▸ EXERCICES PROPOSÉS:
1) D'après le billet sur Ronsard ci-dessous, quels auteurs les nouvelles populations ne pouvaient-elles pas lire ? Citez-les tous.
2) Rédigez la suite du billet sur Ronsard reproduit plus bas, à partir de sa dernière phrase.

▸ EXTRAIT:
=-=-=
Ronsard : « quand vous serez bien vieille… »

Pour ce coup de coeur dominical, un poème que tous connaissent. Non, je devrais dire « que tous connaissaient ».
Qui n’a pas appris ce sonnet à l’école, figure imposée de la « récitation », de l’étude, de la formation des esprits bien faits et bien pleins ? La jeune génération… Je pourrais vous donner une date précise : les jeunes ont cessé d’apprendre nos textes de référence l’année où sous la pression de profs démagos et gauchos, on a voulu « simplifier, rénover », dépoussiérer, et, surtout, faire baisser le niveau, histoire de mettre les nôtres au niveau, si bas, des autres. En 2008, l’express titrait Pour en finir avec le «Lagardémichard» et il y avait beau temps, à l’époque, que, dans les différents établissements où j’avais enseigné, la Bible de la littérature à l’usage des apprenants avait disparu, chassé car trop « ringard » mais surtout, en réalité trop élitiste ». Que voulez-vous, les nouvelles populations ne pouvaient pas lire Ronsard, Pascal, La Bruyère… il fallait d’urgence supprimer tout cela et encourager les profs à faire lire des « livres de jeunesse » où l’on parle « djeune », traduisez verlan, argot des banlieues et compagnie. Dès 1992, il avait disparu des prescriptions officielles… 1992, l’année où un certain Jack Lang est arrivé rue de Grenelle. Il n’y a pas de hasard.
=-=-=
▸ DONNÉES FOURNIES:
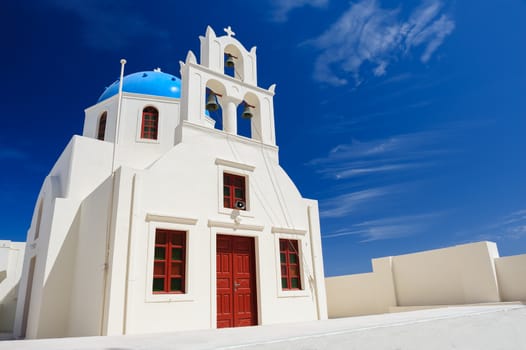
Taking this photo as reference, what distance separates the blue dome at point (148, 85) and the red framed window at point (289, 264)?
8.38 metres

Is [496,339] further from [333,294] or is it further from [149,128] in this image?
[149,128]

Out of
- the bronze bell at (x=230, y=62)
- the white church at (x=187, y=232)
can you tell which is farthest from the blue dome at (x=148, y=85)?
the bronze bell at (x=230, y=62)

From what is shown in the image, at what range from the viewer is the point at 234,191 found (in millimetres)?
10555

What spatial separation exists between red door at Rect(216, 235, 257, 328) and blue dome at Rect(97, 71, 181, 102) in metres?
8.33

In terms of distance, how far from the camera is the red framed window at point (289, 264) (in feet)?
35.1

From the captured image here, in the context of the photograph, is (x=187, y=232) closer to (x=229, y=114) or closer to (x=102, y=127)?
(x=229, y=114)

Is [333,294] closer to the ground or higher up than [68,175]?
closer to the ground

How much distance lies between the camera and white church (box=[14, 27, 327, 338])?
8.11 metres

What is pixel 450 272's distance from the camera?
13836 mm

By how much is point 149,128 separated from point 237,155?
17.5 ft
=-=-=
▸ RÉPONSES ATTENDUES:
1) Ronsard, Pascal, La Bruyère

2)
Quant au poème ci-dessous, il est tout simplement beau, sonorités, rimes, images, parfait par la forme et le fond et il traite d’un sujet universel, la fuite du temps.  Lié à l’amour, c’est une belle invitation à profiter de la vie, avant son terme, afin de mourir sans regrets. 

C’est le vieux thème, thème vieux comme le monde, comme la civilisation, du « Carpe diem » d’Horace, poète romain. Mot d’ordre épicurien dont nous avons déjà parlé avec Lucrèce. « Cueille le jour sans te soucier du lendemain« ... Profite du jour qui passe sans penser à ta mort, sans t’en soucier.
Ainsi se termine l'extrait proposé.